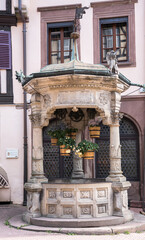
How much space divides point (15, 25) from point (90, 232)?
7423 mm

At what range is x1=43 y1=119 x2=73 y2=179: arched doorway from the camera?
1136cm

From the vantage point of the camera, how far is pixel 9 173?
1144cm

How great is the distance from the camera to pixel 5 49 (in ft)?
38.8

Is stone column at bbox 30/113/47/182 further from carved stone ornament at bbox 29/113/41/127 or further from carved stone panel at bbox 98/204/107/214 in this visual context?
carved stone panel at bbox 98/204/107/214

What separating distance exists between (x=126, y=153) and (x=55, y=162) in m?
2.20

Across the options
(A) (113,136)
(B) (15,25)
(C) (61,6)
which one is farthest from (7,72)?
(A) (113,136)

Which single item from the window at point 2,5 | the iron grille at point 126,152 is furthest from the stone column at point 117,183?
the window at point 2,5

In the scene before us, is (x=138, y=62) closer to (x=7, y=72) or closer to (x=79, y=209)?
(x=7, y=72)

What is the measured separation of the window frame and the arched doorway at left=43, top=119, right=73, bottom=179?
2700 millimetres

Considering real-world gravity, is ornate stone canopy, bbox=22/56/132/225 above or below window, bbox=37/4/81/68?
below

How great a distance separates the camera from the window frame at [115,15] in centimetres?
1126

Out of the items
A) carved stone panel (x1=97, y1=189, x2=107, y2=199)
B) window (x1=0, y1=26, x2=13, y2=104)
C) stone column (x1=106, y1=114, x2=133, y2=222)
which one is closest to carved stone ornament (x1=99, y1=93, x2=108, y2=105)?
stone column (x1=106, y1=114, x2=133, y2=222)

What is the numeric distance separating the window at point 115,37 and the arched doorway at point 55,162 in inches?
109

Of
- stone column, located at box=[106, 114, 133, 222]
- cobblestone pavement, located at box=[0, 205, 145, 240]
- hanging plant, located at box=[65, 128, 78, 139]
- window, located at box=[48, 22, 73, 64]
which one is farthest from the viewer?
window, located at box=[48, 22, 73, 64]
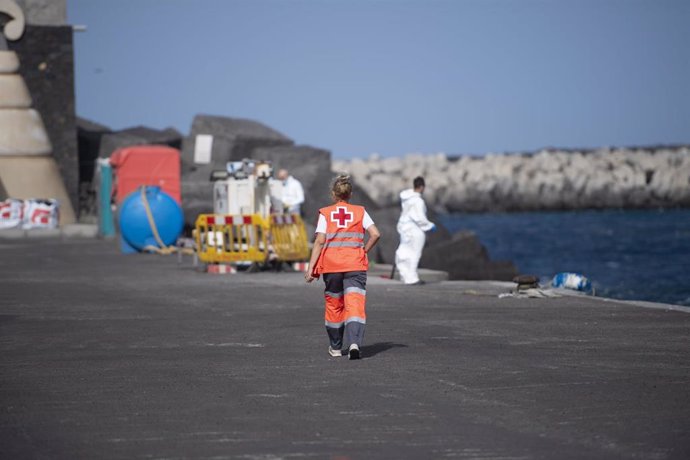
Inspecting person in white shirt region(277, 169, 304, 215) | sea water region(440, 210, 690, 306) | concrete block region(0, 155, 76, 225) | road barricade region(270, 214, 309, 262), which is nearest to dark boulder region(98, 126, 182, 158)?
concrete block region(0, 155, 76, 225)

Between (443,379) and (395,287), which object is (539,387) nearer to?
(443,379)

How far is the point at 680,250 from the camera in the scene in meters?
66.9

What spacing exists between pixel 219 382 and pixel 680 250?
58.5 m

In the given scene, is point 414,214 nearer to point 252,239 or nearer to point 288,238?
point 288,238

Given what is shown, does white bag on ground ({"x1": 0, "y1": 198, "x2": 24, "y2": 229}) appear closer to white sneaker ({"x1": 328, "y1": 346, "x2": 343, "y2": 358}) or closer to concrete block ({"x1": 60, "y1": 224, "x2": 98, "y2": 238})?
concrete block ({"x1": 60, "y1": 224, "x2": 98, "y2": 238})

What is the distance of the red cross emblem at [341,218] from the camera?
12734mm

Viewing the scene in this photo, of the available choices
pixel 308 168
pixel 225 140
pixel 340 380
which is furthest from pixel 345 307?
pixel 225 140

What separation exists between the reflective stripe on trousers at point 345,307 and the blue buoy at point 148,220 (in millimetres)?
19301

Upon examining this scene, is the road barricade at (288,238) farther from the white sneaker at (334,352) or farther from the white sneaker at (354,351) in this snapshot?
the white sneaker at (354,351)

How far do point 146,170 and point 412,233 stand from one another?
16336mm

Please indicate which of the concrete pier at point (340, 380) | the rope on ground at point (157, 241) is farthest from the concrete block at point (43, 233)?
the concrete pier at point (340, 380)

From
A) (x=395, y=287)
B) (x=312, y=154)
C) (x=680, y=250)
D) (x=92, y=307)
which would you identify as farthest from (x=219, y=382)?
(x=680, y=250)

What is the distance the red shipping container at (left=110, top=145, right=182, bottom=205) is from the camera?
37.1 m

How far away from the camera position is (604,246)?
235 ft
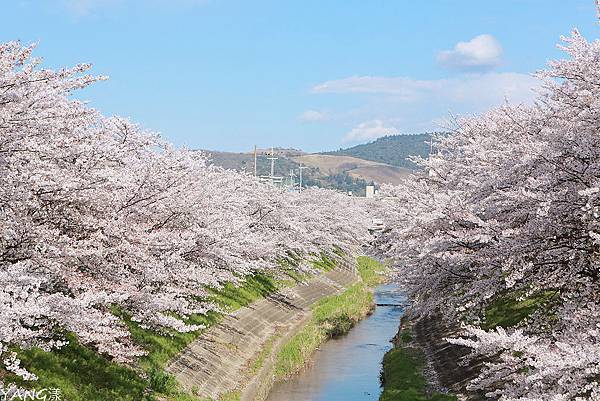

Task directions:
Copy every item above word for word, leaving out the pictures.

Answer to the problem:
How much space divides point (15, 25) from point (90, 232)?
7423 mm

At what range is x1=43 y1=119 x2=73 y2=179: arched doorway from the camera?
1136cm

From the vantage point of the camera, how far is pixel 9 173?
1144cm

How great is the distance from the camera to pixel 5 49 (in ft)?
38.8

Is stone column at bbox 30/113/47/182 further from carved stone ornament at bbox 29/113/41/127 or further from carved stone panel at bbox 98/204/107/214 in this visual context?
carved stone panel at bbox 98/204/107/214

What separating distance exists between (x=126, y=153) and (x=55, y=162) in m?
2.20

Across the options
(A) (113,136)
(B) (15,25)
(C) (61,6)
which one is farthest from (7,72)?
(A) (113,136)

Which single item from the window at point 2,5 | the iron grille at point 126,152 is furthest from the stone column at point 117,183?
the window at point 2,5

In the scene before us, is (x=138, y=62) closer to (x=7, y=72) or closer to (x=79, y=209)?
(x=7, y=72)

What is the measured separation of the window frame and the arched doorway at left=43, top=119, right=73, bottom=179?
2700 millimetres

Considering real-world gravity, is ornate stone canopy, bbox=22/56/132/225 above or below window, bbox=37/4/81/68?
below

How great a distance separates the camera from the window frame at [115,15] in centimetres?
1126

Out of the items
A) carved stone panel (x1=97, y1=189, x2=107, y2=199)
B) window (x1=0, y1=26, x2=13, y2=104)
C) stone column (x1=106, y1=114, x2=133, y2=222)
which one is closest to carved stone ornament (x1=99, y1=93, x2=108, y2=105)?
stone column (x1=106, y1=114, x2=133, y2=222)

What is the numeric distance separating the window at point 115,37 and the arched doorway at point 55,162 in inches?
109

Of
- stone column, located at box=[106, 114, 133, 222]
- cobblestone pavement, located at box=[0, 205, 145, 240]
- hanging plant, located at box=[65, 128, 78, 139]
- window, located at box=[48, 22, 73, 64]
which one is farthest from the viewer?
window, located at box=[48, 22, 73, 64]
Inspecting person in white shirt region(277, 169, 304, 215) | sea water region(440, 210, 690, 306) | concrete block region(0, 155, 76, 225) | road barricade region(270, 214, 309, 262), which is nearest to dark boulder region(98, 126, 182, 158)?
concrete block region(0, 155, 76, 225)

Between (443,379) and (395,287), which object is (539,387) nearer to?
(443,379)

How far is the point at 680,250 from the camera in the scene in meters?
66.9

What spacing exists between pixel 219 382 and pixel 680 250?
58.5 m

In the given scene, is point 414,214 nearer to point 252,239 or nearer to point 288,238?
point 288,238

Given what is shown, does white bag on ground ({"x1": 0, "y1": 198, "x2": 24, "y2": 229}) appear closer to white sneaker ({"x1": 328, "y1": 346, "x2": 343, "y2": 358}) or closer to concrete block ({"x1": 60, "y1": 224, "x2": 98, "y2": 238})?
concrete block ({"x1": 60, "y1": 224, "x2": 98, "y2": 238})

What is the distance of the red cross emblem at [341,218] from the camera?
12734mm

Viewing the scene in this photo, of the available choices
pixel 308 168
pixel 225 140
pixel 340 380
which is furthest from pixel 345 307?
pixel 225 140

What separation exists between the reflective stripe on trousers at point 345,307 and the blue buoy at point 148,220 (in millimetres)?
19301

Upon examining this scene, is the road barricade at (288,238) farther from the white sneaker at (334,352) or farther from the white sneaker at (354,351) in this snapshot?
the white sneaker at (354,351)

How far do point 146,170 and point 412,233 stand from one another?
16336mm

Please indicate which of the concrete pier at point (340, 380) | the rope on ground at point (157, 241) is farthest from the concrete block at point (43, 233)?
the concrete pier at point (340, 380)

From
A) (x=395, y=287)
B) (x=312, y=154)
C) (x=680, y=250)
D) (x=92, y=307)
which would you identify as farthest from (x=219, y=382)?
(x=680, y=250)

What is the distance the red shipping container at (left=110, top=145, right=182, bottom=205) is from the camera?
37.1 m

How far away from the camera position is (604,246)?
235 ft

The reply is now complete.